— Page text —
****************

New Hologram Technology Created With Tiny Nanoantennas
Migrating from the very large to the very small, researchers at Purdue University have created tiny holograms using a “metasurface” capable of ultra-efficient control of light, representing a potential new technology for advanced sensors, high-resolution displays and information processing.

The metasurface is composed of thousands of V-shaped nanoantennas formed into an ultrathin gold foil and could enable planar photonic devices and optical switches small enough to be integrated into chips for information processing, sensing and telecommunications. Laser light shines through the nanoantennas, creating the hologram 10 microns above the metasurface.

hologram
To demonstrate the technology, researchers created a hologram of the word PURDUE smaller than 100 microns wide, or roughly the width of a human hair. (Xingjie Ni, Birck Nanotechnology Center)

“If we can shape characters, we can shape different types of light beams for sensing or recording, or, for example, pixels for 3-D displays. Another potential application is the transmission and processing of data inside chips for information technology,” Alexander Kildishev, associate research professor of electrical and computer engineering at Purdue University said. “The smallest features – the strokes of the letters – displayed in our experiment are only 1 micron wide. This is a quite remarkable spatial resolution.”

****************

— Data records —
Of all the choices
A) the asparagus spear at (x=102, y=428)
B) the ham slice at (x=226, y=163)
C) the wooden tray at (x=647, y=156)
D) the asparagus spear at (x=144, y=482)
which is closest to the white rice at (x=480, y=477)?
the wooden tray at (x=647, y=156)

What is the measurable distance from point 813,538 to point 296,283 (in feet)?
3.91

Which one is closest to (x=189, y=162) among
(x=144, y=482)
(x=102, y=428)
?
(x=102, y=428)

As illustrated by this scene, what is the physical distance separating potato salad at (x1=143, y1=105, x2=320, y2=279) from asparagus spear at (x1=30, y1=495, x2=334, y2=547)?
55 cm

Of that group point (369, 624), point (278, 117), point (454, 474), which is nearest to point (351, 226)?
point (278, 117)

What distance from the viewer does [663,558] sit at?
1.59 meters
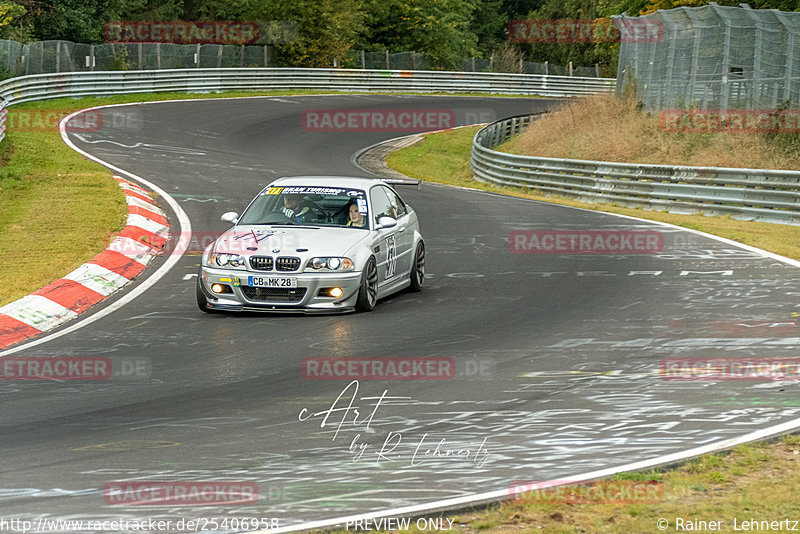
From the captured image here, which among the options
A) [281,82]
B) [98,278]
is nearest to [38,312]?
[98,278]

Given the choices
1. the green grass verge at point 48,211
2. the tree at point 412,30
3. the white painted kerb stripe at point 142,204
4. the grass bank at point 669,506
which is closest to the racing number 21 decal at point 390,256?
the green grass verge at point 48,211

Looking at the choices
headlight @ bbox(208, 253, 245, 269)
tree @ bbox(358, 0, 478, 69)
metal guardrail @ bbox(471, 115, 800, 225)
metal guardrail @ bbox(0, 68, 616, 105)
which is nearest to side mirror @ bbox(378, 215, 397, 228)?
headlight @ bbox(208, 253, 245, 269)

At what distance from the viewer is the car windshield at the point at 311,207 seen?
12.6 m

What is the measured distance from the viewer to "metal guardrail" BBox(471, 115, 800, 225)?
20.9 metres

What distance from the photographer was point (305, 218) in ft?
41.3

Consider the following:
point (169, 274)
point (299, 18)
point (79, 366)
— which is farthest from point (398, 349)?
point (299, 18)

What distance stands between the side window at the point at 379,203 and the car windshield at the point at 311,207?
143 millimetres

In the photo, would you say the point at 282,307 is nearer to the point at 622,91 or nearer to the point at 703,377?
the point at 703,377

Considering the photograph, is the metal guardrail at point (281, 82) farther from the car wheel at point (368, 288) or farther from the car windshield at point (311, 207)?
the car wheel at point (368, 288)

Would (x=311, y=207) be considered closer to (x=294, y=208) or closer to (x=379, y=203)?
(x=294, y=208)

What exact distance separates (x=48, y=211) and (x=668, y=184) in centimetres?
1248

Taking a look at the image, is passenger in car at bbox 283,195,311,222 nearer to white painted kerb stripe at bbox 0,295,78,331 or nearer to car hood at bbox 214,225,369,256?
car hood at bbox 214,225,369,256

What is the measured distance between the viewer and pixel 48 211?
18.1 metres

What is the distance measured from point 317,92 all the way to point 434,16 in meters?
21.9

****************

— Requirements —
Please write out the passage of the hologram article above that falls between "New Hologram Technology" and "and information processing.", inclusive.

— Answer to this exercise —
New Hologram Technology Created With Tiny Nanoantennas
Migrating from the very large to the very small, researchers at Purdue University have created tiny holograms using a “metasurface” capable of ultra-efficient control of light, representing a potential new technology for advanced sensors, high-resolution displays and information processing.